--- Start Given passage ---

When we were having trouble with bolting more than three years ago, I had her in the D-ring. At that point she was new to me, somewhat green, and her surroundings were entirely new. So I blamed it on lack of exposure (which I'm sure contributed to the problem), put her in a bit that gave me some emergency brakes and started racking up the miles. After switching her to a kimberwick (with a slightly different mouth piece), she calmed down a lot. Once again, I attributed it to the hours under saddle and exposure that were helping her calm down.

However, I don't like the kimberwick. She's learning to lean on the curb and too much play in the rein encourages her to tuck her nose behind the vertical and put her head down very low, which is making a horse that is naturally heavy on the forehand even heavier on the forehand. I figured I didn't need my emergency brakes anymore, so I switched her back to the D ring a little while ago... where she had another bolting episode. A bird took flight near her and startled her. I was frustrated with her, and once again, blamed it on training. There MUST be a way to get her to stop bolting!

But then I got to thinking. She's not afraid of birds. I've had birds fly out in front of her/right next to her before and not had a reaction like that, perhaps a small bobble or a look in that direction, but nothing that can't easily be ridden through and ignored. I did some more thinking and realized that when I ride her in the snaffle. She rides with her head higher (which was an intended goal) but also with her nose sticking stubbornly in front of the vertical, and her neck is somewhat tense. We lost that relaxed arch that we had in the kimberwick and I'm pretty sure I could feel some hollowing through the back.

I posted on this forum, and another forum asking for advice on bits and what bits I should try next since this particular snaffle is clearly not comfortable for my horse.

Instead I got ripped apart for having a horse with a bolting problem, told it was a training issue and that I should train her to respond to pressure in the D ring that she hates. No one seems to believe me that she is not normally tense and prone to bolt. I kept being talked to as if she had been bolting all along, so I posted this video just to prove that my horse does, indeed ride calmly.

After I posted the video, I was again ripped apart for my hands and the amount of contact I use. I was told I have no idea what real contact is about and that I have a "flutter rein" which is apparently detrimental to a horse's training. Keep in mind, I said I didn't use much contact in the kimberwick because I didn't like how my horse responded to contact in this bit, hence the hunt for a snaffle. And this video is more than 3 years old so some things have improved since then. I've also been riding and competing stock-type hunt seat with this horse, where less contact and a longer, lower frame is desired (only because I rode appaloosas before this and have been working with the same trainer).

I will be starting regular dressage lessons in the spring which should help me adjust my riding style to the type of horse that I now own and help me lift my horse off her forehand. I am aware of our biggest downfall, and I thought I made that clear in my original post.

Watch this video and tell me, do my hands/reins look really bad considering the discipline I've been trained in?






Feel free to watch some of the others on my channel if you need more to go off.

Sorry for the long post! I needed a little rant in there!

--- End Given passage ---
--- Start Stored data ---

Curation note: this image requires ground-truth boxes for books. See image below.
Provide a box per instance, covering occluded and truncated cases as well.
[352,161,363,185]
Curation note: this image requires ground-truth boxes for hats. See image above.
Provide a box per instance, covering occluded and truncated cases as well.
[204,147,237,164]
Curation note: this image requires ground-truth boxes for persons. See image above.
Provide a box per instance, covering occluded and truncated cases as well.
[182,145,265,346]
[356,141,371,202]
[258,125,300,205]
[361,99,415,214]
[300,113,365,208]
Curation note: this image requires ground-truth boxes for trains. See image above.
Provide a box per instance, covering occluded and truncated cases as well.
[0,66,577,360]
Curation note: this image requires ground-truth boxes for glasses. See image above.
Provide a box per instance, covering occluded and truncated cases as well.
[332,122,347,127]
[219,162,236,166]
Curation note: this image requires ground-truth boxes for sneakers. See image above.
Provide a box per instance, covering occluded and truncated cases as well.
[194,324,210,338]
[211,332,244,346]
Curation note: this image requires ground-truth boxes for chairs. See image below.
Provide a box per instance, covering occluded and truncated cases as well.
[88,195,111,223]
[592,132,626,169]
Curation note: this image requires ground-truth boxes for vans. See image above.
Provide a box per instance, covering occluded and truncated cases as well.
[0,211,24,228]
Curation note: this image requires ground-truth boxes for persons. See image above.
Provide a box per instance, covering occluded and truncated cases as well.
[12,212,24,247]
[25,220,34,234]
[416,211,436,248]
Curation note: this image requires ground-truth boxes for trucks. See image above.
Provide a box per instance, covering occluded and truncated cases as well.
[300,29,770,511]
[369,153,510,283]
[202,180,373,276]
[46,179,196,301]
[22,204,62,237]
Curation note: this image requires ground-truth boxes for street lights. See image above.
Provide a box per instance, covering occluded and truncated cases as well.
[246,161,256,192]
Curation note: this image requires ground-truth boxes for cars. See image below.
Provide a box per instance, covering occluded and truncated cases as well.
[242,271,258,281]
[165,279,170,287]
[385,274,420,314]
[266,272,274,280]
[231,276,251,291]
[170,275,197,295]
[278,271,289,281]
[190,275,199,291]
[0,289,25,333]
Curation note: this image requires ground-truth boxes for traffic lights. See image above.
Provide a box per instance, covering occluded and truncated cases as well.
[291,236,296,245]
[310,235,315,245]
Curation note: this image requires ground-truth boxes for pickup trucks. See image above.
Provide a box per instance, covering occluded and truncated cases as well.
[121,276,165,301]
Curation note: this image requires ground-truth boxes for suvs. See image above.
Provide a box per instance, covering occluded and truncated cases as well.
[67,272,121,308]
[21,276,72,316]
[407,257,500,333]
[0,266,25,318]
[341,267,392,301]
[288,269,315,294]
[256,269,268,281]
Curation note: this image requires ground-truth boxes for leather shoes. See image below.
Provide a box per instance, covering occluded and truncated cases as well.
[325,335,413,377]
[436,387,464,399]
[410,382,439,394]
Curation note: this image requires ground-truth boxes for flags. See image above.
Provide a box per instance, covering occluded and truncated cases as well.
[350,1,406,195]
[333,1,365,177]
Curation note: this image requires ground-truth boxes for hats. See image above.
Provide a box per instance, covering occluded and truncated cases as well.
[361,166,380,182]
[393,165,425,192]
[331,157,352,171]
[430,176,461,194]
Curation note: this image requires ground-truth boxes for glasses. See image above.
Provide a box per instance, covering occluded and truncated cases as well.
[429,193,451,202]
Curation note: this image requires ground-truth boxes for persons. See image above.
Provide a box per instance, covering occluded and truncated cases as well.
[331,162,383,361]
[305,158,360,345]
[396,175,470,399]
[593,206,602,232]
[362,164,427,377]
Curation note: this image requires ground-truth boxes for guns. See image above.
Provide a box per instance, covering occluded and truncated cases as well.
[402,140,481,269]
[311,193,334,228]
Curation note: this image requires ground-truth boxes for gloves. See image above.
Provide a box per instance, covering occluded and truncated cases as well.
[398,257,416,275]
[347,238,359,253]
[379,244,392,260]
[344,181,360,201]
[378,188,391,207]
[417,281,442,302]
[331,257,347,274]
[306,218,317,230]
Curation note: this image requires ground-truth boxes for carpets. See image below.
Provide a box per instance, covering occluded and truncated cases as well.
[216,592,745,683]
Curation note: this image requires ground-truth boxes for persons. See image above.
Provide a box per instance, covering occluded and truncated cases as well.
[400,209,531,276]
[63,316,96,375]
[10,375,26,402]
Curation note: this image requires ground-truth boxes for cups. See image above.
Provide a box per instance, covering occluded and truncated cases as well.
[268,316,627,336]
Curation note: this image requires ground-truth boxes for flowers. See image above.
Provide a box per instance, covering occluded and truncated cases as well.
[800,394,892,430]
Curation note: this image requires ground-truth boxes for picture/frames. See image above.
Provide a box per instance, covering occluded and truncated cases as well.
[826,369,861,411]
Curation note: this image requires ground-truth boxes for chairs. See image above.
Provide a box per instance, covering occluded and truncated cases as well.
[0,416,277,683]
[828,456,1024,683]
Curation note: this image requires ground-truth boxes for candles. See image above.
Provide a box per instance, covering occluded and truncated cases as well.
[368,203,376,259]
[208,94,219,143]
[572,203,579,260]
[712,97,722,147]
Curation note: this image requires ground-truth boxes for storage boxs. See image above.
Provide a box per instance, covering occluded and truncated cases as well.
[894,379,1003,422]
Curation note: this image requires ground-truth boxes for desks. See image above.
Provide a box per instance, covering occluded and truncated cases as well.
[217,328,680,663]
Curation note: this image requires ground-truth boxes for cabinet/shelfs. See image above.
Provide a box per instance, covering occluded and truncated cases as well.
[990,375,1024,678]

--- End Stored data ---

_Objectives_.
[A] Edit the forum post: reproduce the part that opens with the words containing "But then I got" and closes with "for my horse.", replacing "snaffle" with "loose-ring bit" throughout.
[B] According to the forum post, why does the writer dislike the kimberwick?
[C] In the forum post, what does the writer plan to begin in the spring?

_Outputs by task_.
[A]
But then I got to thinking. She's not afraid of birds. I've had birds fly out in front of her/right next to her before and not had a reaction like that, perhaps a small bobble or a look in that direction, but nothing that can't easily be ridden through and ignored. I did some more thinking and realized that when I ride her in the loose-ring bit. She rides with her head higher (which was an intended goal) but also with her nose sticking stubbornly in front of the vertical, and her neck is somewhat tense. We lost that relaxed arch that we had in the kimberwick and I'm pretty sure I could feel some hollowing through the back.

I posted on this forum, and another forum asking for advice on bits and what bits I should try next since this particular loose-ring bit is clearly not comfortable for my horse.

[B] The horse is learning to lean on the curb, and too much play in the rein encourages her to tuck her nose behind the vertical and carry her head very low. This makes a horse that is naturally heavy on the forehand even heavier on the forehand.

[C] Regular dressage lessons.